Freedom of expression is violated in a similar way. Instead of the electoral process being one in which citizens participate in the act of self-government, empowered and responsible to themselves and one another, the electoral process is one which divides the polity on the basis of the electoral promises of the parties which consider them a voting bank. Name-calling and backroom dealing replace public debate on the substantive issues of concern to Canadians.

The Canada Elections Act also violates the principle of equality. The electoral law favours some parties over others. Not only is financing provided to those parties from the state treasury but the broadcasting provisions give privileges to parties which are already well known, especially the party in power. There is nothing in the electoral law to guarantee the equality of citizens either in terms of their access to information about candidates and parties, or equality in the benefits provided by the Act to equal access to power and the mechanisms of empowerment.

Political Affiliation

Freedom of association is generally understood to mean that no one can be penalized for forming any association they choose so long as the aims of the association are not to break the law. The Canada Elections Act violates this fundamental freedom as well as freedom of conscience insofar as it seeks to regulate what kind of political beliefs a person should have as concerns a democracy and what constitutes a legitimate political party. It legitimizes those political parties which are organized purely as electoral machines and whose main aim is to come to power.

The narrow definition of a political party as simply an electoral machine is not accepted by all political parties. Among broader aims would be to politicize the members of the polity, to assist citizens to participate in governing the society, to encourage citizens to become the decision-makers and exercise control over their own affairs and the affairs of the polity, for example. Insofar as the Canada Elections Act imposes its narrow definition of a political party on such political parties, it is infringing not only on the freedom of association, but also on freedom of conscience.

A party such as CPC(M-L) sees its participation in elections as just one aspect of its all-sided political work to organize the working class and other sections of the society to affirm their sovereignty, and it does not violate any law in doing so.

CPC(M-L) makes its decision to participate or not participate in elections according to its assessment of the political situation in Canada at any given time. It may be that in certain conditions a party chooses to participate in an election not by fielding candidates but by calling on the electors to support other candidates, or by calling on them to stand for election as independents, or to boycott the election, or any other series of alternatives available to the members of a polity. The fact that a political party decides to participate in an election in a manner other than itself fielding candidates should not be grounds for penalizing it through de-registration and the forced liquidation and surrender of its assets.

Violations of Freedom of Association

Section 31 of the Canada Elections Act violates the right of freedom of association by allowing the state to force a political party, which has applied for registration or has status as a registered political party, to liquidate its assets and remit them, after paying its creditors, to the Chief Electoral Officer for transfer to the Receiver General, if the party does not field fifty candidates in a General Election. In other words, if a party does not field fifty candidates in a particular electoral contest, the citizens who have joined this party no longer have the right to freely associate in this party, because the party has been forced to liquidate itself.

Exercise instructions:
1. According to the extract on the Canada Elections Act, how many candidates must a party field in a General Election to avoid being forced to liquidate its assets under Section 31?
2. Rewrite the passage of the extract on the Canada Elections Act starting at "Political Affiliation" and ending at "come to power.", changing "fundamental freedom" to "basic freedom".
3. Using the extract on the Canada Elections Act, state whether each statement agrees with it, answering yes or no and quoting the deciding words: (a) The Act's broadcasting provisions favor parties that are already well known. (b) CPC(M-L) fields candidates in every election regardless of circumstances. (c) Under Section 31, a liquidated party's remaining assets go to the Chief Electoral Officer for transfer to the Receiver General.

Supplied material:
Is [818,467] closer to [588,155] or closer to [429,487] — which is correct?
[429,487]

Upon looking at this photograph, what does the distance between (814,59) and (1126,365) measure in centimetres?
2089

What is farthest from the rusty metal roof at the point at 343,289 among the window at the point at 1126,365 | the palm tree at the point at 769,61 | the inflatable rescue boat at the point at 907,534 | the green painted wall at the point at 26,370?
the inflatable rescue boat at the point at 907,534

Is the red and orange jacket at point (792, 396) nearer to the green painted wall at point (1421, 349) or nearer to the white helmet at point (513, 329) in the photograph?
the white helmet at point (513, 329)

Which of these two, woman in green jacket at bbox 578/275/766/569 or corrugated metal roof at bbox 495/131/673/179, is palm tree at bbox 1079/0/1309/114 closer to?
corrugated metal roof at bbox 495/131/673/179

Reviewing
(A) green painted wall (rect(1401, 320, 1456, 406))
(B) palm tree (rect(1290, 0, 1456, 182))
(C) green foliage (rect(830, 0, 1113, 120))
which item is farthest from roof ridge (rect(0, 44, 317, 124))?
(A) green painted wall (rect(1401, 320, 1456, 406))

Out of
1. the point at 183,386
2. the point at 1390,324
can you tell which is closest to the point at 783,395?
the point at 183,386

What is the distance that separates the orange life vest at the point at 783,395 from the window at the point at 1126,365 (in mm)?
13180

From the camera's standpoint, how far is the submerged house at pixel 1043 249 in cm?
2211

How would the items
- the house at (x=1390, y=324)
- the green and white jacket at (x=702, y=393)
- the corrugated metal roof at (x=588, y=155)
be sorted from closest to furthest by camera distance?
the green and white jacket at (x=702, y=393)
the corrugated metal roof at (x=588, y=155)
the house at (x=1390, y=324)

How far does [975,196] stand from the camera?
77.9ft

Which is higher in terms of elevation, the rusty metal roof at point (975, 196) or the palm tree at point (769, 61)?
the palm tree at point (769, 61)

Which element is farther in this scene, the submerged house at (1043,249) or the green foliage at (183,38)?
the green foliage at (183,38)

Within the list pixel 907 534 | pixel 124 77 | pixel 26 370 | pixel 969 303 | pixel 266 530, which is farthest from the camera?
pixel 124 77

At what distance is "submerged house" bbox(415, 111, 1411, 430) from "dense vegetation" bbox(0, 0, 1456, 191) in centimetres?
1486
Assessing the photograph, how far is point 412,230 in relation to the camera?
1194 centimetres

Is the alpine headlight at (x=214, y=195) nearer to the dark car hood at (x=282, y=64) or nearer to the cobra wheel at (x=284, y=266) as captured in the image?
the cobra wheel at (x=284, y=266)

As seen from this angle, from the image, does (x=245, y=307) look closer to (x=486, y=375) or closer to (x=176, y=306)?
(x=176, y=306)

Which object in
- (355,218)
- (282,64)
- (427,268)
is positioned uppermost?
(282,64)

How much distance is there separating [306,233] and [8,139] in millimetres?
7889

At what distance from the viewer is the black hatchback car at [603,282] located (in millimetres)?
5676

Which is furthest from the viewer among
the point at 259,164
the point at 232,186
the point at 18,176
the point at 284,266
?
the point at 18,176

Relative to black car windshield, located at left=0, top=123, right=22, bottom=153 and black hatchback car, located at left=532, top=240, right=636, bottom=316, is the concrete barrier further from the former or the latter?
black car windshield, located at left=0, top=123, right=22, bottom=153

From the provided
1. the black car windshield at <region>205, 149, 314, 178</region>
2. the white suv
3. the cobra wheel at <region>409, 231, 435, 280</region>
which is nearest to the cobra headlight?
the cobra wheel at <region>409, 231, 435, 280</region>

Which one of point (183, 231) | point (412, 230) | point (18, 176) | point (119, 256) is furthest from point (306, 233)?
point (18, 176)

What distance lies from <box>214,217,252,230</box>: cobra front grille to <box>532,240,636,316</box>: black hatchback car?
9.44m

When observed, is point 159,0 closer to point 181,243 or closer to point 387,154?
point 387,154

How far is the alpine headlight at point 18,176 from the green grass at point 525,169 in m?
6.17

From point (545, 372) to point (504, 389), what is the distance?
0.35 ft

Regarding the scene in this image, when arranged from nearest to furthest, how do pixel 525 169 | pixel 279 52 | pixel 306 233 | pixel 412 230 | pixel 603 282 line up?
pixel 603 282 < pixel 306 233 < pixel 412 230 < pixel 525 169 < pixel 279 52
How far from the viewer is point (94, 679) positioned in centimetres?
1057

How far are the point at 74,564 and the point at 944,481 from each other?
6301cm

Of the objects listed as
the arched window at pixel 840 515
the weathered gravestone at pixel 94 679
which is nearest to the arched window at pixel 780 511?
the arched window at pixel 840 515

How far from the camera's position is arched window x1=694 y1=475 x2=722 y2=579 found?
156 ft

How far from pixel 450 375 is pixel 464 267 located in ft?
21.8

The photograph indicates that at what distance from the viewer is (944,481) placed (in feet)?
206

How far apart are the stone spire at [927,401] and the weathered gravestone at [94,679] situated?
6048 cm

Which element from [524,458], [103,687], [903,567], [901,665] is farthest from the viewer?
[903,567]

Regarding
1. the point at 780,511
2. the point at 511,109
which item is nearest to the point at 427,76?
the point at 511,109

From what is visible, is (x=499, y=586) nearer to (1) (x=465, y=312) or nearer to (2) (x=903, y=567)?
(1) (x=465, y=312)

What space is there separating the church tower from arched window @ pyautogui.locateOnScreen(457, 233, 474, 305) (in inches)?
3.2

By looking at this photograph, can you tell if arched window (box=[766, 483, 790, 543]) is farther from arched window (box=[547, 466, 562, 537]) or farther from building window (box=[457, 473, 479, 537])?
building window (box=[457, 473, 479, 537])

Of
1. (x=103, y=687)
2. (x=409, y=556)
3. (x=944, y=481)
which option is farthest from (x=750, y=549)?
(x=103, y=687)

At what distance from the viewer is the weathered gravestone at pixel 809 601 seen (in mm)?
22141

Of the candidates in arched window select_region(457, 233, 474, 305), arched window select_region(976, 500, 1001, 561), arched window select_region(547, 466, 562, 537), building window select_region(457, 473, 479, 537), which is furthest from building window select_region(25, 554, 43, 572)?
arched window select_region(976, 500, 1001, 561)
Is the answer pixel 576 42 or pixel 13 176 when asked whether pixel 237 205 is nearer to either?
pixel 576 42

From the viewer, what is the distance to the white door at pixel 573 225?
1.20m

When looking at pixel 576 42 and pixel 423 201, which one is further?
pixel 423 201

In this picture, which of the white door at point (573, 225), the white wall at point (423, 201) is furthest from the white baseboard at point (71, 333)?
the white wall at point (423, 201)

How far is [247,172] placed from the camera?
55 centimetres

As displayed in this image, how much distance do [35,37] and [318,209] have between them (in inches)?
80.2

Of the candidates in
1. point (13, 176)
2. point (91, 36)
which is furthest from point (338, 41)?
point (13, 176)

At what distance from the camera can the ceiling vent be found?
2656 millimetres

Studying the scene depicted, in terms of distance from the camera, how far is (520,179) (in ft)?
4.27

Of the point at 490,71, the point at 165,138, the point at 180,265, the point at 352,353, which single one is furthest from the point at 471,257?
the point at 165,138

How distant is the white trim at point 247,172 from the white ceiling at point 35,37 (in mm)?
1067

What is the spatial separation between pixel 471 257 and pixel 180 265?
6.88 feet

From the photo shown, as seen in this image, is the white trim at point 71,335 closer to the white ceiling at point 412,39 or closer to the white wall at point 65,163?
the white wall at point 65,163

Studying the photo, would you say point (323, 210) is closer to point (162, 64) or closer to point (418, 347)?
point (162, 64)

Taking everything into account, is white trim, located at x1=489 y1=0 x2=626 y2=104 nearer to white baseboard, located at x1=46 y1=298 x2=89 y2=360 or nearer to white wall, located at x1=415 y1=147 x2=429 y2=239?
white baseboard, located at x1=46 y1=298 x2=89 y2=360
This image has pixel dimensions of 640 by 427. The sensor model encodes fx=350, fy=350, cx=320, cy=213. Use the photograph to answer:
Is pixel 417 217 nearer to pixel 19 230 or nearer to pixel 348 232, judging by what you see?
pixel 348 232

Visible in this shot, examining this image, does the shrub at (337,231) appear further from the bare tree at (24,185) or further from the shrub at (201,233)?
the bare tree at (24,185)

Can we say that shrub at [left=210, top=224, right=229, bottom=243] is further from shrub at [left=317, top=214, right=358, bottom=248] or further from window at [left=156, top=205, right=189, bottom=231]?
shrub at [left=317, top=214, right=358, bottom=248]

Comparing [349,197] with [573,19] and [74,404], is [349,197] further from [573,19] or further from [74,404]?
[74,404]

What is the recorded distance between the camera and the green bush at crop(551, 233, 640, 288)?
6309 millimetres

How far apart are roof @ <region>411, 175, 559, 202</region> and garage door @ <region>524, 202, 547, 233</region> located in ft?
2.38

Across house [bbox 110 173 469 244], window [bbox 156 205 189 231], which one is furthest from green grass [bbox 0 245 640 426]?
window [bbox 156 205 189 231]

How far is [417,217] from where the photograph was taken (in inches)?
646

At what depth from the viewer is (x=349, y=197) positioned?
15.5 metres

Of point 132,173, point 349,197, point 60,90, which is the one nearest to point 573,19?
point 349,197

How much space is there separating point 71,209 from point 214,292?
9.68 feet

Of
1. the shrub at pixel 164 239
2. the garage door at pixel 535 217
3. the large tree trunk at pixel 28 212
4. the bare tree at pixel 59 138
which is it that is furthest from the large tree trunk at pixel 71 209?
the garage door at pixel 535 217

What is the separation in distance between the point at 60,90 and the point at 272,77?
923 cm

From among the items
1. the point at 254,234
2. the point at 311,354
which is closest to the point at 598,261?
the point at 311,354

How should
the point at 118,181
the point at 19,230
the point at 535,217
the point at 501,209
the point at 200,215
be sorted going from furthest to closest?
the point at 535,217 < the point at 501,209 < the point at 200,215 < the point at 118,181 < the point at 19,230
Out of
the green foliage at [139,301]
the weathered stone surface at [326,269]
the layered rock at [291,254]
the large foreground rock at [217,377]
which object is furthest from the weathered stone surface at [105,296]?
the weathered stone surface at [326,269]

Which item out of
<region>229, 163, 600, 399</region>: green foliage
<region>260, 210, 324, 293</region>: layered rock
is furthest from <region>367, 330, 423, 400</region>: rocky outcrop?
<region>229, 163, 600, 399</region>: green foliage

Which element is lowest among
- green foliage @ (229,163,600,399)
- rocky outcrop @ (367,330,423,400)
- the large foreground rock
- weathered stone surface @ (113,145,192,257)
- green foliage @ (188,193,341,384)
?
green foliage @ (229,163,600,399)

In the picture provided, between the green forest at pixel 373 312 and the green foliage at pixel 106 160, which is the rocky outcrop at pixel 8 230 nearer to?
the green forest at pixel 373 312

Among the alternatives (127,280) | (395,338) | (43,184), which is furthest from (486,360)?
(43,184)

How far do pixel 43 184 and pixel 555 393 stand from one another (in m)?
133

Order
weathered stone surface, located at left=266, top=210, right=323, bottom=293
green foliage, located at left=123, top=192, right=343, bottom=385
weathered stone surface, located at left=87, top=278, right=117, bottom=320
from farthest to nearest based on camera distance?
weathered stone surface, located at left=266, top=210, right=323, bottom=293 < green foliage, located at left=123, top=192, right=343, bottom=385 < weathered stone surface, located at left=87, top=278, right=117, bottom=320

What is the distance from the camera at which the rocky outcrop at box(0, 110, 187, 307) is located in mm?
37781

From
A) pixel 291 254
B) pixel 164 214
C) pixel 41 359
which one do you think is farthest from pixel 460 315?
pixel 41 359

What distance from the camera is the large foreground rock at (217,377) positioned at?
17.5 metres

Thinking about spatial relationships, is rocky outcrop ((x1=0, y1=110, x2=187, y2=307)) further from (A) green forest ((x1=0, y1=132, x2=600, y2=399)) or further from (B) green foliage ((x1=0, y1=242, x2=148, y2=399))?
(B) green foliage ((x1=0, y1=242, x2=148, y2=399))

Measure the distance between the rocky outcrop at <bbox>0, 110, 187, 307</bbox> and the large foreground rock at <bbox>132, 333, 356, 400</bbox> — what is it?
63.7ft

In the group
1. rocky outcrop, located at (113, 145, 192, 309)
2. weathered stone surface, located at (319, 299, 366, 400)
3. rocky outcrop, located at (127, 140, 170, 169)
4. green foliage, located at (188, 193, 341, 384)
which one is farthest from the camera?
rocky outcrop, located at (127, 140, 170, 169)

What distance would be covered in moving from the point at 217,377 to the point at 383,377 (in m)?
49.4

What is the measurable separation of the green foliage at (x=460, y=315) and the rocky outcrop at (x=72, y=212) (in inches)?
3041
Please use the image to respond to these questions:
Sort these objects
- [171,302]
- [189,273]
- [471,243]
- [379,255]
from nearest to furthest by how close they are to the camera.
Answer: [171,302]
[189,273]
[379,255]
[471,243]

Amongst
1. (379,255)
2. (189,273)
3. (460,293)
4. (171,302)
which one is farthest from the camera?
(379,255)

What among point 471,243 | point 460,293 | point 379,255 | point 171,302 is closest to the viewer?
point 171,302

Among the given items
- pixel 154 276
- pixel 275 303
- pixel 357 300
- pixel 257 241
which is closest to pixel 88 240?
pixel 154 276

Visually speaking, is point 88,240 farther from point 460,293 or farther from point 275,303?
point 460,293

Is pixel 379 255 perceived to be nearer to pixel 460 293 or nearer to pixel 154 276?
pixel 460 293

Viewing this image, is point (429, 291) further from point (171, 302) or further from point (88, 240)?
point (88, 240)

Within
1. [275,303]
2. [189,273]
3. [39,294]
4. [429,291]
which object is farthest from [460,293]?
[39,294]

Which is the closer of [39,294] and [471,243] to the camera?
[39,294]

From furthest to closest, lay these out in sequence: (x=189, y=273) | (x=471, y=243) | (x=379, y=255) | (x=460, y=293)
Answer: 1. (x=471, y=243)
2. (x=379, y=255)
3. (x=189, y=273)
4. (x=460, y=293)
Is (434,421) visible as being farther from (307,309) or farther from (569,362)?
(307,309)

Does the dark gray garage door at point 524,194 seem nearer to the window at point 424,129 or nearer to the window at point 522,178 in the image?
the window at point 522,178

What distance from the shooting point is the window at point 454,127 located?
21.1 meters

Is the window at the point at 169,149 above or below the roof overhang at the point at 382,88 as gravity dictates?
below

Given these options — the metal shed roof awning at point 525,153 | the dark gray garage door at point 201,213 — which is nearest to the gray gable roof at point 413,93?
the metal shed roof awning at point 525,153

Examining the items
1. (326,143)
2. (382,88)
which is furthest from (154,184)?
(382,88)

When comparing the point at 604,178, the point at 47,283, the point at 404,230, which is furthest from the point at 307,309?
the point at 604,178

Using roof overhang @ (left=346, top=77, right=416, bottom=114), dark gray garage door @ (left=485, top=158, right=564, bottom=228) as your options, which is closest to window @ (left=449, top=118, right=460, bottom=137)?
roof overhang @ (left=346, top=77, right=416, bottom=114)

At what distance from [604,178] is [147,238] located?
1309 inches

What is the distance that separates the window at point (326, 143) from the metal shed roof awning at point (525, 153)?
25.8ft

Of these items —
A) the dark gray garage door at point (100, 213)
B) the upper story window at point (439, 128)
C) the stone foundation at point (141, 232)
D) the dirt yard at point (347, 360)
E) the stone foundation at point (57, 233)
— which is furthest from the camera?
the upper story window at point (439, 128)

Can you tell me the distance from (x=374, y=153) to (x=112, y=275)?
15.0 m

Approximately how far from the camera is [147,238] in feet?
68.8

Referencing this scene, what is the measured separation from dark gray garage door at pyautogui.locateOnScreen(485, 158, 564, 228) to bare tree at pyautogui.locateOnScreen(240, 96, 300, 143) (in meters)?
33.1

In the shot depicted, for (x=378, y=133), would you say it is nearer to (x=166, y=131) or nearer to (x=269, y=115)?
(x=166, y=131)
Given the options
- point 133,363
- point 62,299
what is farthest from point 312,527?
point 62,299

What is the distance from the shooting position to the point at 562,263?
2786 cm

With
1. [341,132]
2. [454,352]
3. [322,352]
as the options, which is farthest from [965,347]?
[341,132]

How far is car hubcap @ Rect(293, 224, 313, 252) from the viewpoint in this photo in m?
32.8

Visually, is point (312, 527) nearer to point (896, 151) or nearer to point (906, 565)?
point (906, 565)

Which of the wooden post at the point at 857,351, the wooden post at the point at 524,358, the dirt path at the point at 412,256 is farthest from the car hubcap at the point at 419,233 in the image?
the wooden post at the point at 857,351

Outputs for the tasks:
1. Fifty candidates.

2.
Political Affiliation

Freedom of association is generally understood to mean that no one can be penalized for forming any association they choose so long as the aims of the association are not to break the law. The Canada Elections Act violates this basic freedom as well as freedom of conscience insofar as it seeks to regulate what kind of political beliefs a person should have as concerns a democracy and what constitutes a legitimate political party. It legitimizes those political parties which are organized purely as electoral machines and whose main aim is to come to power.

3.
(a) Yes: "the broadcasting provisions give privileges to parties which are already well known, especially the party in power"
(b) No: "CPC(M-L) makes its decision to participate or not participate in elections according to its assessment of the political situation in Canada at any given time"
(c) Yes: "to liquidate its assets and remit them, after paying its creditors, to the Chief Electoral Officer for transfer to the Receiver General"